### CONSIGNES DE TRAVAIL
Relevez toutes les situations néfastes vers lesquelles, d'après le texte sur les rites étudiants, ces pratiques peuvent dériver.

Biographie # Intermède
Amis des traditions étudiantes, et principalement les corporations de Caen.
Je tiens à vous exprimer aujourd’hui, suite à la mise sous enquête pour suspicion de bizutage la corporation de médecine caennaise, quelques précisions. Vous ne l’ignorez pas, je suis quelqu’un qui travaille par son art aux rites étudiants.
Face aux indignations musclées concernant l’affiche dessinée de ma main pour le gala 2016-2017 de cette même corporation, j’ai pris conscience d’une chose dès la publication de cette dernière. C’est que même revêtu des meilleures intentions, on peut toujours blesser autrui, même sans en avoir conscience.
J’ignorais jusqu’au vocable « culture du viol » dont était estampillée l’affiche. Autant dire que je n’aime pas cela, car dans mon quotidien, je suis d’une nature à chercher au maximum l’égalité entre femmes et hommes, je cuisine, je fais du ménage, je m’occupe de l’éducation des enfants et fais de multiples tâches de manière à libérer du temps pour ma compagne.
C’est pourquoi je vais tenter de vous exprimer mon point de vue. Je crois que les rites étudiants (où les bizutages sont inclus) sont une bonne chose en ce qu’ils apportent un témoignage personnel de notre capacité à se dépasser (ce qui, dans le cadre de la médecine permet de moins appréhender ce qui pue, ce qui est sale, ou le contact à autrui), une ouverture d’esprit se développe, une approche des choses par la pensée critique apparaît, un réseau qui ne se réduit pas à ses seuls congénères de Faculté, et pour peu que l’on s’y investisse, c’est au niveau national, voire international que cela se joue.
Ces réseaux forment le ferment de vos relations professionnelles, et c’est un temps précieux de gagné. La somme des apports humains que ces rites permettent me laisse songeur quant aux libertés personnelles si cela devait disparaître.
Dans un même temps, les méthodes utilisées lors de ces pratiques laissent parfois à désirer faute de référentiels probants, et peuvent dériver sur des situations néfastes telles que des traumatismes, des blessures, des comas éthyliques, des accidents dont certains mortels. L’absence de surveillance reconnue laisse aussi, rarement toutefois, toute liberté de s’exprimer à certaines formes de sadisme (cf. l’affaire Paris-Dauphine).
Mon travail d’art porte, par une tradition fictive, plusieurs ferments déterminants de toutes ces traditions, ainsi que leur symbolique. Cela ne me gêne pas, par exemple, que l’on puisse porter atteinte à la chevelure d’une personne par teinture ou tonsure, cela repousse et cela s’explique institutionnellement. Ce qui me dérange, c’est que cela puisse porter préjudice. En cela, je défends la position suivante : il vaut mieux travailler avec les autorités (universitaires et légales) plutôt que de se cacher.

### INFORMATIONS FOURNIES
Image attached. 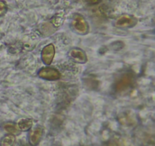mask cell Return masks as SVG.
<instances>
[{
    "mask_svg": "<svg viewBox=\"0 0 155 146\" xmlns=\"http://www.w3.org/2000/svg\"><path fill=\"white\" fill-rule=\"evenodd\" d=\"M71 25L74 30L79 34L85 35L89 31V24L84 17L80 14H74L72 18Z\"/></svg>",
    "mask_w": 155,
    "mask_h": 146,
    "instance_id": "6da1fadb",
    "label": "cell"
},
{
    "mask_svg": "<svg viewBox=\"0 0 155 146\" xmlns=\"http://www.w3.org/2000/svg\"><path fill=\"white\" fill-rule=\"evenodd\" d=\"M138 19L133 15L124 14L117 18L114 23L115 27L118 28H131L137 24Z\"/></svg>",
    "mask_w": 155,
    "mask_h": 146,
    "instance_id": "7a4b0ae2",
    "label": "cell"
},
{
    "mask_svg": "<svg viewBox=\"0 0 155 146\" xmlns=\"http://www.w3.org/2000/svg\"><path fill=\"white\" fill-rule=\"evenodd\" d=\"M40 78L47 81H57L61 78V73L57 68L52 67H44L38 72Z\"/></svg>",
    "mask_w": 155,
    "mask_h": 146,
    "instance_id": "3957f363",
    "label": "cell"
},
{
    "mask_svg": "<svg viewBox=\"0 0 155 146\" xmlns=\"http://www.w3.org/2000/svg\"><path fill=\"white\" fill-rule=\"evenodd\" d=\"M133 80H134V78H133L132 73H125L117 82L116 85H115V90L117 92H122V91H125L133 85Z\"/></svg>",
    "mask_w": 155,
    "mask_h": 146,
    "instance_id": "277c9868",
    "label": "cell"
},
{
    "mask_svg": "<svg viewBox=\"0 0 155 146\" xmlns=\"http://www.w3.org/2000/svg\"><path fill=\"white\" fill-rule=\"evenodd\" d=\"M44 129L42 126H36L30 131L28 140L30 146H37L40 142L43 135Z\"/></svg>",
    "mask_w": 155,
    "mask_h": 146,
    "instance_id": "5b68a950",
    "label": "cell"
},
{
    "mask_svg": "<svg viewBox=\"0 0 155 146\" xmlns=\"http://www.w3.org/2000/svg\"><path fill=\"white\" fill-rule=\"evenodd\" d=\"M55 54V48L52 43H50L44 47L41 52V58L45 65H48L52 62Z\"/></svg>",
    "mask_w": 155,
    "mask_h": 146,
    "instance_id": "8992f818",
    "label": "cell"
},
{
    "mask_svg": "<svg viewBox=\"0 0 155 146\" xmlns=\"http://www.w3.org/2000/svg\"><path fill=\"white\" fill-rule=\"evenodd\" d=\"M69 56L71 57V59H72L73 60L78 62V63L84 64L88 61L86 53L80 48L72 49L69 52Z\"/></svg>",
    "mask_w": 155,
    "mask_h": 146,
    "instance_id": "52a82bcc",
    "label": "cell"
},
{
    "mask_svg": "<svg viewBox=\"0 0 155 146\" xmlns=\"http://www.w3.org/2000/svg\"><path fill=\"white\" fill-rule=\"evenodd\" d=\"M17 126L21 132V131L22 132H27L33 126V120H30V119L22 118L18 120Z\"/></svg>",
    "mask_w": 155,
    "mask_h": 146,
    "instance_id": "ba28073f",
    "label": "cell"
},
{
    "mask_svg": "<svg viewBox=\"0 0 155 146\" xmlns=\"http://www.w3.org/2000/svg\"><path fill=\"white\" fill-rule=\"evenodd\" d=\"M16 141V137L12 134H7L0 141V146H13Z\"/></svg>",
    "mask_w": 155,
    "mask_h": 146,
    "instance_id": "9c48e42d",
    "label": "cell"
},
{
    "mask_svg": "<svg viewBox=\"0 0 155 146\" xmlns=\"http://www.w3.org/2000/svg\"><path fill=\"white\" fill-rule=\"evenodd\" d=\"M4 129L6 132H8L9 134L12 135H19L21 131L18 129V126L15 124L12 123H7L4 125Z\"/></svg>",
    "mask_w": 155,
    "mask_h": 146,
    "instance_id": "30bf717a",
    "label": "cell"
},
{
    "mask_svg": "<svg viewBox=\"0 0 155 146\" xmlns=\"http://www.w3.org/2000/svg\"><path fill=\"white\" fill-rule=\"evenodd\" d=\"M62 22H63V18L61 17L59 15H58L57 16L54 17V18L51 20V24H52L51 25H53L54 27H56L61 25Z\"/></svg>",
    "mask_w": 155,
    "mask_h": 146,
    "instance_id": "8fae6325",
    "label": "cell"
},
{
    "mask_svg": "<svg viewBox=\"0 0 155 146\" xmlns=\"http://www.w3.org/2000/svg\"><path fill=\"white\" fill-rule=\"evenodd\" d=\"M8 6L5 2L0 0V17L3 16L7 12Z\"/></svg>",
    "mask_w": 155,
    "mask_h": 146,
    "instance_id": "7c38bea8",
    "label": "cell"
},
{
    "mask_svg": "<svg viewBox=\"0 0 155 146\" xmlns=\"http://www.w3.org/2000/svg\"><path fill=\"white\" fill-rule=\"evenodd\" d=\"M87 1L88 2L90 3V4L95 5V4H98V3H99L101 0H87Z\"/></svg>",
    "mask_w": 155,
    "mask_h": 146,
    "instance_id": "4fadbf2b",
    "label": "cell"
}]
</instances>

### BONNE RÉPONSE
- des traumatismes
- des blessures
- des comas éthyliques
- des accidents, dont certains mortels